Because the browser setting (sending DNT:0) will allow you to determine 
that you don't need a window shade. And DNT:1 will tell you what you can 
still do or collect and how to turn it into a DNT:0 in case you need 
more data. It allows a user to control data collection on your site (if 
you offer that control). It is a tool. You can prefer window shades as a 
tool with unreliable cookies and unreliable DPA reaction. Or you can try 
to get window shades accepted by the data protection board. 
> If the data protection board says that DNT could meet legal compliance
> but only if all websites respond to the DNT header as though they are
> a third party, then I'm saying that global companies will likely say
> 'thanks, but then I'll just stick to my window shade because I can't
> change my website to treat myself as a third party'.

It assumes that window shades are and remain accepted (see below). I 
understand that. This is clearly an option. But IMHO it is a bad option 
as it ruins web site design and is not future proof. This may be an 
interesting compliance regime for the very moment, but I do not believe 
that window shades pointing to 22 pages of legalese will help you for a 
long time. Nobody wants them anyway and we can do better. Window shades 
were done because nobody knew what to do with Article 5.3 of the 
ePrivacy Directive. Many people have moved on from there. 

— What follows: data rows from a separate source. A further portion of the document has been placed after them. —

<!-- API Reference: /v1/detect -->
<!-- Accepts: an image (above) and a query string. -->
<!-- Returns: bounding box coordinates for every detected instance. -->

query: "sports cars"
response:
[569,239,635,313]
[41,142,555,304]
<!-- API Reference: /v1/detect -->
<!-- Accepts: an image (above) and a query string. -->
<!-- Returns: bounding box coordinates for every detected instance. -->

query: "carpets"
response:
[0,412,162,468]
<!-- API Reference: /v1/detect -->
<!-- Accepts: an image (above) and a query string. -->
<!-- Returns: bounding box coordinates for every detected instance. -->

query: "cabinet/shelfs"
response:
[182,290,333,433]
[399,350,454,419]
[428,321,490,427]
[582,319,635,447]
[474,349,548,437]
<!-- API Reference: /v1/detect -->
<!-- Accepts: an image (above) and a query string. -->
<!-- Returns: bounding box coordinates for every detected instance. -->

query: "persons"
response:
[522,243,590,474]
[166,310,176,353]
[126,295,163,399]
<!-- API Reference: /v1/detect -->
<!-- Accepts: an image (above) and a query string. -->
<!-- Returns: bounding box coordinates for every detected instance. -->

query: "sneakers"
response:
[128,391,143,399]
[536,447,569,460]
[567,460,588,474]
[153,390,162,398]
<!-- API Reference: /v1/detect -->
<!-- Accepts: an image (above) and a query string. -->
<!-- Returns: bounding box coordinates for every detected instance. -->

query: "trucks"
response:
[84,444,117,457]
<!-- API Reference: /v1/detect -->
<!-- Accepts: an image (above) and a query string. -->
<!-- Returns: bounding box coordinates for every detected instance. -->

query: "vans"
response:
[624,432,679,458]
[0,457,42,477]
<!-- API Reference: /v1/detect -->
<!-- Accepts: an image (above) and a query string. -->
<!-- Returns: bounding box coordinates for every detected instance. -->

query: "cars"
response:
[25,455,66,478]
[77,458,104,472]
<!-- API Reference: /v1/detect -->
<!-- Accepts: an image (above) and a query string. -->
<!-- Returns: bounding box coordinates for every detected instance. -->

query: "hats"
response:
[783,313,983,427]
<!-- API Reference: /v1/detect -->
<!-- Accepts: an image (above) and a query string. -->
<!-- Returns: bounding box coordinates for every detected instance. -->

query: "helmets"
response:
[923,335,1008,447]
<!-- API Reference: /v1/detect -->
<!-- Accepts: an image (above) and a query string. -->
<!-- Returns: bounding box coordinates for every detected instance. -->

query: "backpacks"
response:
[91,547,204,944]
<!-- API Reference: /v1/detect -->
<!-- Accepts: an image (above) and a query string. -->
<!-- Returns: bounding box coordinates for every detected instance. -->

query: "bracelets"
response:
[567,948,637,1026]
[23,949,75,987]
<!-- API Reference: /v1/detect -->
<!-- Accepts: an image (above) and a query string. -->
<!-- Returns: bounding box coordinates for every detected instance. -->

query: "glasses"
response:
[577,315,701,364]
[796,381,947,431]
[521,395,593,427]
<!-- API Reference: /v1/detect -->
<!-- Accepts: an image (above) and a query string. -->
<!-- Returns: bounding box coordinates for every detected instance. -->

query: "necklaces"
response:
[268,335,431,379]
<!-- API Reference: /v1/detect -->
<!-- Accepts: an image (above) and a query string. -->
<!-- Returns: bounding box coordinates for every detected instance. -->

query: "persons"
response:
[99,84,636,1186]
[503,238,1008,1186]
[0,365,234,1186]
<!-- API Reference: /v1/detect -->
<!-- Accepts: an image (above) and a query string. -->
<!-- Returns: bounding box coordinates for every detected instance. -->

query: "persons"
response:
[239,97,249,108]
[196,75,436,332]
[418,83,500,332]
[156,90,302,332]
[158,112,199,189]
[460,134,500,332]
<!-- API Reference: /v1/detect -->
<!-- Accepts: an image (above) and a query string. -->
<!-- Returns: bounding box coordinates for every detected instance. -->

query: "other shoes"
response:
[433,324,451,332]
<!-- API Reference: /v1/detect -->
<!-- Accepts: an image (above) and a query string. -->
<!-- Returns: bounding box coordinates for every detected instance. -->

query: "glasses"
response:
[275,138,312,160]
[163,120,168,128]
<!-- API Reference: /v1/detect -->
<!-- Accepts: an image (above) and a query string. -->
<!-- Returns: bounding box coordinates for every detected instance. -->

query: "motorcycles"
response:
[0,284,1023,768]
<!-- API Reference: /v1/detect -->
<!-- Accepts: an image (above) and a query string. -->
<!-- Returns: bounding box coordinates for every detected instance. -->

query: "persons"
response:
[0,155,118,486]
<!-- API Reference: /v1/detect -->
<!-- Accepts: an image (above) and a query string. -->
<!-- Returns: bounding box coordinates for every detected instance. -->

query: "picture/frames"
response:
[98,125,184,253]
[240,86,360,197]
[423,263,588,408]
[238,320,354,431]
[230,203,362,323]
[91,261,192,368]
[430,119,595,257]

So while understanding your position I try to give a sense to our 
undertaking. I hold against with the aspect of "implementation how to" 
of DNT in Europe. As Kimon said: Some will accept your window shades, 
others won't. DNT will remedy this. It will be an implementation recipe 
that will be accepted throughout Europe. It is your platform to figure 
out what to do with outreach measurement and site analytics with those 
knowing technically what it means. It will give you the occasion to 
implement once for Europe and Safe Harbour and play everywhere. 
> I hope that explains my worry better. I'm afraid that the data
> protection board won't 'approve' DNT in a way that makes it practical
> for global companies.

And I just think that window shades are not future proof as a way out, 
especially not for safe harbour companies. I try to show a way of having 
easy compliance that is easily implementable because it has all the 
permitted uses and concrete steps. Doing DNT should give you a safe 
area, but will not preclude individual negotiations with DPAs. It will 
be a tool in your toolbox. Note that there is pending litigation before 
the European Court of Justice where Spain wants to know if Google is 
right in pretending the application of Californian law in its relation 
to EU consumers. There is also an appeal pending where ULD wants to know 
whether Facebook is only under Irish law. The latter will go away with 
the regulation. 
> What am I missing here?  What do you see the board approving?  Sorry
> if I'm missing something obvious or am being dense. But, I'm
> struggling to see DNT being enough to satisfy all EU regulators'
> desires without it requiring websites to fundamentally change how it
> handles (defines) DNT for EU websites.  Once we require a different
> DNT implementation for websites for the EU, I believe implementing
> window shades is easier/cheaper than creating different processes for
> DNT.

Summarizing: It is crystal clear that nobody in the EU will accept a 
first/third party distinction. With window shades you make promises and 
claim consent. I doubt this will be accepted on the long run. It is a 
bureaucratic solution to a problem that is seen as being just 
bureaucratic. It will neither help users nor industry. Window shades 
should be an ephemeral phenomenon because Art 5.3 was not really 
implementable as it wasn't done with scale in mind. Window shades don't 
scale either. Neither politically nor technically. The alternative is a 
DNT that gives industry a stable, scalable and technically savvy 
environment and users some control over their data. The difference 
becomes even clearer if you go into the stack of pseudonymous data.